A artista visual e compositora, que arrecadou o Prémio Novos Artistas Fundação EDP 2019, cruzou várias referências literárias para problematizar o sol como derradeiro capital. Foi o escritor Georges Bataille que introduziu a ideia em The Accursed Share, Vol. I, ensaio que “faz um levantamento histórico e antropológico de sociedades primitivas cuja economia andava em função do próprio sol”, explica.
Não admira que o espaço esteja pensado para evocar a estrela central do Sistema Solar, da película amarela que envolve a montra e “transforma a luz e a temperatura”, ao som proveniente da cave da galeria, onde está The Ultimate Capital is the Sun, peça criada com ficheiros de áudio de matéria solar, recolhidos pela NASA e por Thomas Ashcraft. “Esta informação é mais fiel de ser ouvida pela impossibilidade de olhar o sol.”
Mas esta é apenas uma das várias camadas que compõem a exposição.

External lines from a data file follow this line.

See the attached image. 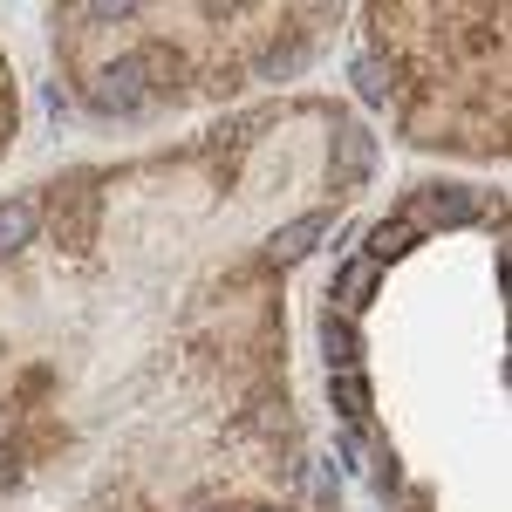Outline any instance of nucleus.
I'll return each mask as SVG.
<instances>
[{
  "label": "nucleus",
  "instance_id": "obj_8",
  "mask_svg": "<svg viewBox=\"0 0 512 512\" xmlns=\"http://www.w3.org/2000/svg\"><path fill=\"white\" fill-rule=\"evenodd\" d=\"M328 403H335V417H342V424L362 431V424H369V410H376L369 376H362V369H335V376H328Z\"/></svg>",
  "mask_w": 512,
  "mask_h": 512
},
{
  "label": "nucleus",
  "instance_id": "obj_3",
  "mask_svg": "<svg viewBox=\"0 0 512 512\" xmlns=\"http://www.w3.org/2000/svg\"><path fill=\"white\" fill-rule=\"evenodd\" d=\"M369 171H376V137L355 117H342L335 123V144H328V192H362Z\"/></svg>",
  "mask_w": 512,
  "mask_h": 512
},
{
  "label": "nucleus",
  "instance_id": "obj_2",
  "mask_svg": "<svg viewBox=\"0 0 512 512\" xmlns=\"http://www.w3.org/2000/svg\"><path fill=\"white\" fill-rule=\"evenodd\" d=\"M396 219L410 233H451V226H472L478 219V192L472 185H424V192H410V205Z\"/></svg>",
  "mask_w": 512,
  "mask_h": 512
},
{
  "label": "nucleus",
  "instance_id": "obj_13",
  "mask_svg": "<svg viewBox=\"0 0 512 512\" xmlns=\"http://www.w3.org/2000/svg\"><path fill=\"white\" fill-rule=\"evenodd\" d=\"M301 62H308V41H274V48H260L253 76H294Z\"/></svg>",
  "mask_w": 512,
  "mask_h": 512
},
{
  "label": "nucleus",
  "instance_id": "obj_9",
  "mask_svg": "<svg viewBox=\"0 0 512 512\" xmlns=\"http://www.w3.org/2000/svg\"><path fill=\"white\" fill-rule=\"evenodd\" d=\"M41 233V205L35 198H0V253H21Z\"/></svg>",
  "mask_w": 512,
  "mask_h": 512
},
{
  "label": "nucleus",
  "instance_id": "obj_17",
  "mask_svg": "<svg viewBox=\"0 0 512 512\" xmlns=\"http://www.w3.org/2000/svg\"><path fill=\"white\" fill-rule=\"evenodd\" d=\"M192 512H219V506H192Z\"/></svg>",
  "mask_w": 512,
  "mask_h": 512
},
{
  "label": "nucleus",
  "instance_id": "obj_14",
  "mask_svg": "<svg viewBox=\"0 0 512 512\" xmlns=\"http://www.w3.org/2000/svg\"><path fill=\"white\" fill-rule=\"evenodd\" d=\"M369 478H376V492H383V499H396V492H403V478H396L390 444H369Z\"/></svg>",
  "mask_w": 512,
  "mask_h": 512
},
{
  "label": "nucleus",
  "instance_id": "obj_7",
  "mask_svg": "<svg viewBox=\"0 0 512 512\" xmlns=\"http://www.w3.org/2000/svg\"><path fill=\"white\" fill-rule=\"evenodd\" d=\"M362 328L349 315H335V308H321V355H328V369H362Z\"/></svg>",
  "mask_w": 512,
  "mask_h": 512
},
{
  "label": "nucleus",
  "instance_id": "obj_15",
  "mask_svg": "<svg viewBox=\"0 0 512 512\" xmlns=\"http://www.w3.org/2000/svg\"><path fill=\"white\" fill-rule=\"evenodd\" d=\"M14 478H21V451H14V444H0V485H14Z\"/></svg>",
  "mask_w": 512,
  "mask_h": 512
},
{
  "label": "nucleus",
  "instance_id": "obj_4",
  "mask_svg": "<svg viewBox=\"0 0 512 512\" xmlns=\"http://www.w3.org/2000/svg\"><path fill=\"white\" fill-rule=\"evenodd\" d=\"M96 178H69V185H55V239L69 246V253H89V239H96Z\"/></svg>",
  "mask_w": 512,
  "mask_h": 512
},
{
  "label": "nucleus",
  "instance_id": "obj_6",
  "mask_svg": "<svg viewBox=\"0 0 512 512\" xmlns=\"http://www.w3.org/2000/svg\"><path fill=\"white\" fill-rule=\"evenodd\" d=\"M376 287H383V267L369 260V253H355V260H342V274H335V315H362L369 301H376Z\"/></svg>",
  "mask_w": 512,
  "mask_h": 512
},
{
  "label": "nucleus",
  "instance_id": "obj_10",
  "mask_svg": "<svg viewBox=\"0 0 512 512\" xmlns=\"http://www.w3.org/2000/svg\"><path fill=\"white\" fill-rule=\"evenodd\" d=\"M417 239H424V233H410L403 219H376V226L362 233V253H369L376 267H390V260H403V253H410Z\"/></svg>",
  "mask_w": 512,
  "mask_h": 512
},
{
  "label": "nucleus",
  "instance_id": "obj_16",
  "mask_svg": "<svg viewBox=\"0 0 512 512\" xmlns=\"http://www.w3.org/2000/svg\"><path fill=\"white\" fill-rule=\"evenodd\" d=\"M253 512H287V506H253Z\"/></svg>",
  "mask_w": 512,
  "mask_h": 512
},
{
  "label": "nucleus",
  "instance_id": "obj_1",
  "mask_svg": "<svg viewBox=\"0 0 512 512\" xmlns=\"http://www.w3.org/2000/svg\"><path fill=\"white\" fill-rule=\"evenodd\" d=\"M89 103H96L103 117H137V110L151 103V69H144V55L103 62V69L89 76Z\"/></svg>",
  "mask_w": 512,
  "mask_h": 512
},
{
  "label": "nucleus",
  "instance_id": "obj_11",
  "mask_svg": "<svg viewBox=\"0 0 512 512\" xmlns=\"http://www.w3.org/2000/svg\"><path fill=\"white\" fill-rule=\"evenodd\" d=\"M355 96H362V103H390L396 96V69L390 62H383V55H355Z\"/></svg>",
  "mask_w": 512,
  "mask_h": 512
},
{
  "label": "nucleus",
  "instance_id": "obj_12",
  "mask_svg": "<svg viewBox=\"0 0 512 512\" xmlns=\"http://www.w3.org/2000/svg\"><path fill=\"white\" fill-rule=\"evenodd\" d=\"M308 506H315V512H342V478H335L328 458L308 465Z\"/></svg>",
  "mask_w": 512,
  "mask_h": 512
},
{
  "label": "nucleus",
  "instance_id": "obj_5",
  "mask_svg": "<svg viewBox=\"0 0 512 512\" xmlns=\"http://www.w3.org/2000/svg\"><path fill=\"white\" fill-rule=\"evenodd\" d=\"M328 226H335V212H301V219H287V226L267 239V267H301L321 239H328Z\"/></svg>",
  "mask_w": 512,
  "mask_h": 512
}]
</instances>
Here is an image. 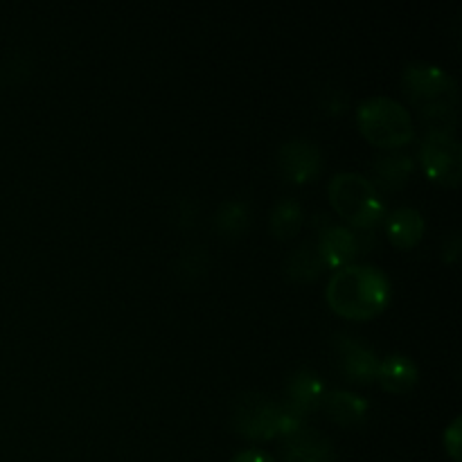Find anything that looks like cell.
I'll list each match as a JSON object with an SVG mask.
<instances>
[{"label": "cell", "mask_w": 462, "mask_h": 462, "mask_svg": "<svg viewBox=\"0 0 462 462\" xmlns=\"http://www.w3.org/2000/svg\"><path fill=\"white\" fill-rule=\"evenodd\" d=\"M356 122L365 138L383 149H397L415 138L409 108L391 97H368L359 104Z\"/></svg>", "instance_id": "3957f363"}, {"label": "cell", "mask_w": 462, "mask_h": 462, "mask_svg": "<svg viewBox=\"0 0 462 462\" xmlns=\"http://www.w3.org/2000/svg\"><path fill=\"white\" fill-rule=\"evenodd\" d=\"M325 395H328V391H325V383L320 382L319 374L310 368L298 370V373L291 377V382H289V400L287 402L289 404L296 406V409H300L302 413L323 406Z\"/></svg>", "instance_id": "9a60e30c"}, {"label": "cell", "mask_w": 462, "mask_h": 462, "mask_svg": "<svg viewBox=\"0 0 462 462\" xmlns=\"http://www.w3.org/2000/svg\"><path fill=\"white\" fill-rule=\"evenodd\" d=\"M460 418H456L449 427L445 429V449L454 460H460Z\"/></svg>", "instance_id": "7402d4cb"}, {"label": "cell", "mask_w": 462, "mask_h": 462, "mask_svg": "<svg viewBox=\"0 0 462 462\" xmlns=\"http://www.w3.org/2000/svg\"><path fill=\"white\" fill-rule=\"evenodd\" d=\"M329 201L337 215L350 221L361 230H373L383 217V201L370 179L355 174V171H341L329 180Z\"/></svg>", "instance_id": "277c9868"}, {"label": "cell", "mask_w": 462, "mask_h": 462, "mask_svg": "<svg viewBox=\"0 0 462 462\" xmlns=\"http://www.w3.org/2000/svg\"><path fill=\"white\" fill-rule=\"evenodd\" d=\"M334 347H337L338 356H341V368L352 382L368 383L377 379L379 359L361 338L352 337V334H337L334 337Z\"/></svg>", "instance_id": "9c48e42d"}, {"label": "cell", "mask_w": 462, "mask_h": 462, "mask_svg": "<svg viewBox=\"0 0 462 462\" xmlns=\"http://www.w3.org/2000/svg\"><path fill=\"white\" fill-rule=\"evenodd\" d=\"M233 424L248 440H271L280 436V402L262 393H244L233 406Z\"/></svg>", "instance_id": "5b68a950"}, {"label": "cell", "mask_w": 462, "mask_h": 462, "mask_svg": "<svg viewBox=\"0 0 462 462\" xmlns=\"http://www.w3.org/2000/svg\"><path fill=\"white\" fill-rule=\"evenodd\" d=\"M325 411L332 418V422L341 427H359L368 418L370 404L361 395H355L350 391H334L325 395L323 402Z\"/></svg>", "instance_id": "4fadbf2b"}, {"label": "cell", "mask_w": 462, "mask_h": 462, "mask_svg": "<svg viewBox=\"0 0 462 462\" xmlns=\"http://www.w3.org/2000/svg\"><path fill=\"white\" fill-rule=\"evenodd\" d=\"M320 106L329 116H338V113H343L347 108V93L341 88L325 90L323 97H320Z\"/></svg>", "instance_id": "44dd1931"}, {"label": "cell", "mask_w": 462, "mask_h": 462, "mask_svg": "<svg viewBox=\"0 0 462 462\" xmlns=\"http://www.w3.org/2000/svg\"><path fill=\"white\" fill-rule=\"evenodd\" d=\"M424 174L438 185L456 188L462 174V149L454 134L427 131L420 147Z\"/></svg>", "instance_id": "8992f818"}, {"label": "cell", "mask_w": 462, "mask_h": 462, "mask_svg": "<svg viewBox=\"0 0 462 462\" xmlns=\"http://www.w3.org/2000/svg\"><path fill=\"white\" fill-rule=\"evenodd\" d=\"M314 226H320L316 248H319L323 266L338 271L359 255V244H356L355 230L332 224L328 215H314Z\"/></svg>", "instance_id": "ba28073f"}, {"label": "cell", "mask_w": 462, "mask_h": 462, "mask_svg": "<svg viewBox=\"0 0 462 462\" xmlns=\"http://www.w3.org/2000/svg\"><path fill=\"white\" fill-rule=\"evenodd\" d=\"M413 158L411 153L402 152H391L383 153V156L374 158L373 162V180L374 189L382 188L383 192H397L406 185L409 176L413 174Z\"/></svg>", "instance_id": "8fae6325"}, {"label": "cell", "mask_w": 462, "mask_h": 462, "mask_svg": "<svg viewBox=\"0 0 462 462\" xmlns=\"http://www.w3.org/2000/svg\"><path fill=\"white\" fill-rule=\"evenodd\" d=\"M323 269V260H320L319 248H316L314 242L300 244V246L293 248V251L289 253L287 260H284V275H287L289 280H293V282L300 284L314 282Z\"/></svg>", "instance_id": "2e32d148"}, {"label": "cell", "mask_w": 462, "mask_h": 462, "mask_svg": "<svg viewBox=\"0 0 462 462\" xmlns=\"http://www.w3.org/2000/svg\"><path fill=\"white\" fill-rule=\"evenodd\" d=\"M284 462H337V451L329 438L310 427L287 436L282 447Z\"/></svg>", "instance_id": "30bf717a"}, {"label": "cell", "mask_w": 462, "mask_h": 462, "mask_svg": "<svg viewBox=\"0 0 462 462\" xmlns=\"http://www.w3.org/2000/svg\"><path fill=\"white\" fill-rule=\"evenodd\" d=\"M391 300V282L374 266L347 264L332 275L328 284V302L338 316L350 320H368L383 311Z\"/></svg>", "instance_id": "7a4b0ae2"}, {"label": "cell", "mask_w": 462, "mask_h": 462, "mask_svg": "<svg viewBox=\"0 0 462 462\" xmlns=\"http://www.w3.org/2000/svg\"><path fill=\"white\" fill-rule=\"evenodd\" d=\"M230 462H278L271 454L260 449H246V451H239Z\"/></svg>", "instance_id": "cb8c5ba5"}, {"label": "cell", "mask_w": 462, "mask_h": 462, "mask_svg": "<svg viewBox=\"0 0 462 462\" xmlns=\"http://www.w3.org/2000/svg\"><path fill=\"white\" fill-rule=\"evenodd\" d=\"M377 379L383 391L393 393V395H404V393L413 391L418 383V365L409 356L391 355L379 361Z\"/></svg>", "instance_id": "7c38bea8"}, {"label": "cell", "mask_w": 462, "mask_h": 462, "mask_svg": "<svg viewBox=\"0 0 462 462\" xmlns=\"http://www.w3.org/2000/svg\"><path fill=\"white\" fill-rule=\"evenodd\" d=\"M302 217H305V212H302V206L296 199H280L273 210H271V233L278 239L296 237L302 226Z\"/></svg>", "instance_id": "ac0fdd59"}, {"label": "cell", "mask_w": 462, "mask_h": 462, "mask_svg": "<svg viewBox=\"0 0 462 462\" xmlns=\"http://www.w3.org/2000/svg\"><path fill=\"white\" fill-rule=\"evenodd\" d=\"M424 217L415 208H397L388 215L386 233L397 248H413L424 235Z\"/></svg>", "instance_id": "5bb4252c"}, {"label": "cell", "mask_w": 462, "mask_h": 462, "mask_svg": "<svg viewBox=\"0 0 462 462\" xmlns=\"http://www.w3.org/2000/svg\"><path fill=\"white\" fill-rule=\"evenodd\" d=\"M460 255V235L458 233H451L449 237L445 239V244H442V260L445 262H456Z\"/></svg>", "instance_id": "603a6c76"}, {"label": "cell", "mask_w": 462, "mask_h": 462, "mask_svg": "<svg viewBox=\"0 0 462 462\" xmlns=\"http://www.w3.org/2000/svg\"><path fill=\"white\" fill-rule=\"evenodd\" d=\"M404 93L427 131L454 134L458 125V84L449 72L431 63L404 68Z\"/></svg>", "instance_id": "6da1fadb"}, {"label": "cell", "mask_w": 462, "mask_h": 462, "mask_svg": "<svg viewBox=\"0 0 462 462\" xmlns=\"http://www.w3.org/2000/svg\"><path fill=\"white\" fill-rule=\"evenodd\" d=\"M253 224V206L246 199H230L215 212V228L226 237H239Z\"/></svg>", "instance_id": "e0dca14e"}, {"label": "cell", "mask_w": 462, "mask_h": 462, "mask_svg": "<svg viewBox=\"0 0 462 462\" xmlns=\"http://www.w3.org/2000/svg\"><path fill=\"white\" fill-rule=\"evenodd\" d=\"M210 271V257L201 246L185 248L174 262V275L180 284H197Z\"/></svg>", "instance_id": "d6986e66"}, {"label": "cell", "mask_w": 462, "mask_h": 462, "mask_svg": "<svg viewBox=\"0 0 462 462\" xmlns=\"http://www.w3.org/2000/svg\"><path fill=\"white\" fill-rule=\"evenodd\" d=\"M278 165L289 183L305 185L320 174L323 152L310 138H291L278 149Z\"/></svg>", "instance_id": "52a82bcc"}, {"label": "cell", "mask_w": 462, "mask_h": 462, "mask_svg": "<svg viewBox=\"0 0 462 462\" xmlns=\"http://www.w3.org/2000/svg\"><path fill=\"white\" fill-rule=\"evenodd\" d=\"M199 219V206L194 199H179L174 203V210H171V224L179 230L194 228Z\"/></svg>", "instance_id": "ffe728a7"}]
</instances>
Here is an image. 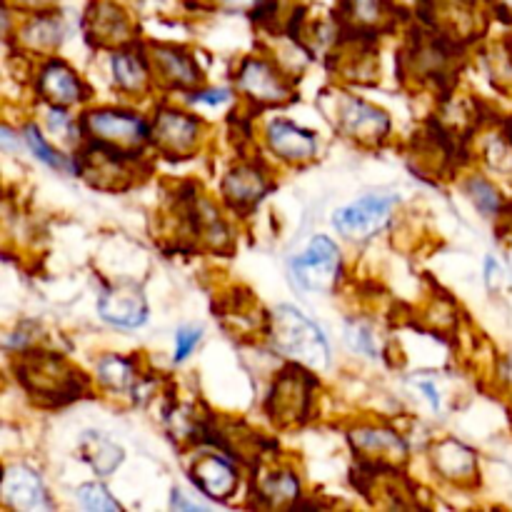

O natural contrasta com o construído, nomeadamente o sistema de troca, oferta e poder estabelecido pelo ser humano desde a pré-história. “Há esta questão das gift economies [economias da oferta, baseada na troca de bens e objectos, aplicadas em sociedades primitivas], que tratam os próprios seres vivos como um presente”.
A partir de “objectos que funcionaram como moeda corrente em períodos específicos”, anteriores ao metal e papel do dinheiro que conhecemos hoje, Diana Policarpo idealizou o conjunto de esculturas em ferro que forra a parede da L+S. As peças são formas simplificadas de artefactos que “circularam globalmente entre Ásia, África e América do Norte”, como búzios, enxadas, facas ou espadas. “Baseei-me em objectos que vi na sala Money [dedicada à história do dinheiro] do British Museum”, revela a artista sobre a exposição, também disponível online.
A “constelação de assuntos” presente em Overlay, como “a distância ou o desconhecimento provocados pela acumulação de capital” e a “crise de escassez de recursos [naturais] que afecta todos” remete para a necessidade de repensar “o valor do corpo e o seu significado perante outras espécies”, sublinha Diana Policarpo. “Há uma alquimia que apela a qualquer outra coisa que não o hiper-materialismo e consumismo que vivemos”.
Estas e outras questões atravessam o corpo de trabalho da artista, que regressa ao Porto em Dezembro com Nets of Hyphae. A exposição programada para a Galeria Municipal do Porto dá seguimento à investigação sobre “a relação de precariedade entre fungos e trabalhadores”, e alavanca-se num fungo da família do Cordyceps, que protagonizou a obra vencedora do Prémio EDP. O organismo, que cresce essencialmente em trigo, centeio ou aveia, causou a contaminação de várias pessoas em epidemias e pandemias ao longo dos séculos. “Não deixamos de passar o mesmo tipo de ciclos”, remata.